In times of war, soldiers traditionally have reinforced their positions by digging in the ground to provide cover from the eyes and aim of their enemies. Sometimes they dig holes, large enough for 1-3 men, commonly referred to as “foxholes.” Other times a network of interconnected bunkers and trenches are dug out and reinforced with wood, metal, and whatever else is available. A wall of sandbags, or even concrete walls may be constructed. The goals are all the same: to build a barrier between the people inside and the people outside that are shooting at each other.
In the second world war, an American soldier emerged that turned that millenniums-old strategy on its head. His name was General George S. Patton.
“Fixed fortifications are a monument to the stupidity of man.”
-General George S. Patton
Patton believed that wars were won not by building a grand defensive scheme, but to adopt a relentless, startlingly ferocious strategy of rapid, sustained attacks. Early in his career, Patton had been a part of the mission to capture an outlaw named Poncho Villa. And, while this individual was never formally brought into custody, the continuous armed pursuit of Villa disrupted his criminal activities to the point where the operation was still viewed as a success, even without his formal capture. As a young officer, Patton worked on updating strategies for mounted cavalry troops, even introducing a new saber into the weapon stocks. When heavy machine guns rendered horses ineffective for large scale use in modern warfare, he adapted his cavalry techniques to replace mounted troops with armored tanks. Later, in the first World War, Patton successfully used tanks (until he was wounded), to break what was in many cases a stalemate between the opposing European armies dug into trenches.
Patton realized that many times, defensive strategies ceased progress. He correctly surmised that continuous forward movement would gain ground and also push back and destroy all opposition.
“My men don’t dig foxholes. I don’t want them to. Foxholes only slow up an offensive. Keep moving. And don’t give the enemy time to dig one either.”
-General George S. Patton
His strategy flew in the face of thousands of years of tradition. He was constantly at odds with other generals, especially those of our allies in the British military. His unorthodox ideas and personal bravado angered some and attracted the derision of others. But he was right. His strategies were revolutionary, and he moved hundreds of thousands of soldiers continuously forward across North Africa, to Sicily, and then all of Western Europe, crushing the Nazi forces everywhere he could find them. He moved so fast that the allied commanders couldn’t keep track of his movements. And he moved forward, all the time, until the US Army withheld his gasoline supplies in a political maneuver so the Russians could get to Berlin first. He moved more troops over more territory with more victories and in less time than any other general in the known history of the earth. That’s a lot.
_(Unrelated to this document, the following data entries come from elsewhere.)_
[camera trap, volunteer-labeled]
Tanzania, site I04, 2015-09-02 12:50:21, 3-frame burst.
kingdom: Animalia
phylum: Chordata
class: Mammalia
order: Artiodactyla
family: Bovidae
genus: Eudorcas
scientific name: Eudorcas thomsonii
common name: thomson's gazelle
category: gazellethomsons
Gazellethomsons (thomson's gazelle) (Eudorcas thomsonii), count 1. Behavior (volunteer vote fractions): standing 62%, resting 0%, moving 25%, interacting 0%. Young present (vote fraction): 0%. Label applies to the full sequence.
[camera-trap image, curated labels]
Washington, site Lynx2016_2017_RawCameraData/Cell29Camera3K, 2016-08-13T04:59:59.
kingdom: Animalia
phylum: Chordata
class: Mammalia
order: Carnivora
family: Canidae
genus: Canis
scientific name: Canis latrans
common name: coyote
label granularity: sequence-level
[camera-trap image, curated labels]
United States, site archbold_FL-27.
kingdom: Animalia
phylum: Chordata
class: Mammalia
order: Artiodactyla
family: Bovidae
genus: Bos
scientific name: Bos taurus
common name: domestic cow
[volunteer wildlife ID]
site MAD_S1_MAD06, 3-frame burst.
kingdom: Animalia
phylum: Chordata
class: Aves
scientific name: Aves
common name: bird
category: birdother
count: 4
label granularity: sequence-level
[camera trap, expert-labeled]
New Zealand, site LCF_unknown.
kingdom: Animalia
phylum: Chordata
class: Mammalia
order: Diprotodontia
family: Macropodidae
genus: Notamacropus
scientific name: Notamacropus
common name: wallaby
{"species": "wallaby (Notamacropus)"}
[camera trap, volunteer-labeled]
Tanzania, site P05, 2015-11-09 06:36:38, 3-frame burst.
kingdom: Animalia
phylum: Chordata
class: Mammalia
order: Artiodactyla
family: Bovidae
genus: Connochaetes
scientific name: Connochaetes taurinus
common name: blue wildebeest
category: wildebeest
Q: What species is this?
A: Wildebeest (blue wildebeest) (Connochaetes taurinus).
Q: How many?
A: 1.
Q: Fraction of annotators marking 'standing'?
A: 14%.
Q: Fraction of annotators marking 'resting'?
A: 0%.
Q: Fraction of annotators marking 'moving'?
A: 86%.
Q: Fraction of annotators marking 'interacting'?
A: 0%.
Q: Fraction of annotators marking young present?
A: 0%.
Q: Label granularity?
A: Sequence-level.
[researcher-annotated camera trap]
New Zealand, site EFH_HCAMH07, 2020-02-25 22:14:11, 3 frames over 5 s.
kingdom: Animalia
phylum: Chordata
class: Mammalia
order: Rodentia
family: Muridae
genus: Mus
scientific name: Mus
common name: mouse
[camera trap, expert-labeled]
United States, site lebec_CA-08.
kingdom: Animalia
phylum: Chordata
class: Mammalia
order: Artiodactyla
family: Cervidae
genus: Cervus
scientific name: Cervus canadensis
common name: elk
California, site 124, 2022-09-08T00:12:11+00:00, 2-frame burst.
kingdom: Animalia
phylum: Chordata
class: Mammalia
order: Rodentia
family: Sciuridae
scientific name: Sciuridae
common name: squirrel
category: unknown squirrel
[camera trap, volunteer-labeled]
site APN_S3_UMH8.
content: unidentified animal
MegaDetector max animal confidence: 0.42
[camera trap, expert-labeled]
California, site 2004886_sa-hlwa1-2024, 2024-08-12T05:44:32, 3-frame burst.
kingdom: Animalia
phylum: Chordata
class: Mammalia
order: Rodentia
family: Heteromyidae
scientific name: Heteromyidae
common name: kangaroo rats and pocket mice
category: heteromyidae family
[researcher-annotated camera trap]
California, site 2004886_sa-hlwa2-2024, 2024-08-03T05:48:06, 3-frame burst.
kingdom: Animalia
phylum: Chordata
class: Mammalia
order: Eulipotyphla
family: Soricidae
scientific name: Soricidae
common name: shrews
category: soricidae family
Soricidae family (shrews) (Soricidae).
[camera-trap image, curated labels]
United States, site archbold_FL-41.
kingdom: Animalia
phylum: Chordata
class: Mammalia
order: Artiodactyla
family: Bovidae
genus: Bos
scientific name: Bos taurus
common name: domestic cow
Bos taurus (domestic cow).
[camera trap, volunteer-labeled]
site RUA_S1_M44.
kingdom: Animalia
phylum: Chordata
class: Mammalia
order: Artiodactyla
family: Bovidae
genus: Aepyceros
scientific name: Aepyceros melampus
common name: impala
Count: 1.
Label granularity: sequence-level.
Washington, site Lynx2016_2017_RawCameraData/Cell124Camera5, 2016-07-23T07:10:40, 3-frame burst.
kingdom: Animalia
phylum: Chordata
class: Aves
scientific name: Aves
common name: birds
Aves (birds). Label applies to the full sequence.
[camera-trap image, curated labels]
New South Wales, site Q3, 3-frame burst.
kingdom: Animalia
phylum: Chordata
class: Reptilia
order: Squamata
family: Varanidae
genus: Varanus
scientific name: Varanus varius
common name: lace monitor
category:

General Patton is not simply an American military icon: he is regarded as one of the greatest military leaders in recorded world history. He is the greatest because he determined to always move forward on purpose. He is the greatest because no circumstances or opposition or prevailing philosophy tamed him or shamed him from doing what he always knew was the best way to win a war. He is the greatest, because he believed that dramatic and swift battles would win a war sooner, and therefore result in less overall casualties. He is the greatest because he was correct.
There are some timeless truths here. It is no reach to say that a commitment to always moving forward transcends military strategies. Life is constantly changing. Failed organizations litter the history books because of their inability to move forward. Cultural trends change constantly. Patton didn’t insist on using horse mounted cavalry even though it was his specialty, because innovations in machine guns had rendered them less effective. Instead, he adapted, using new materials and techniques that were unproven, relatively untested, and ahead of their time. He never gave in to the scoffing of others who had a higher profile or more credibility than he did. He just kept moving forward, winning battles, changing the culture of military strategy forever.
Move forward, always. Don’t get defensive, and don’t build up methods to keep an ever changing world out. Don’t worry about battling against what your opponents think when you truly know you’re right. Don’t surrender the innovation and creativity the world needs to appease someone who doesn’t believe in your ideas. Don’t dig a foxhole; General Patton would be proud.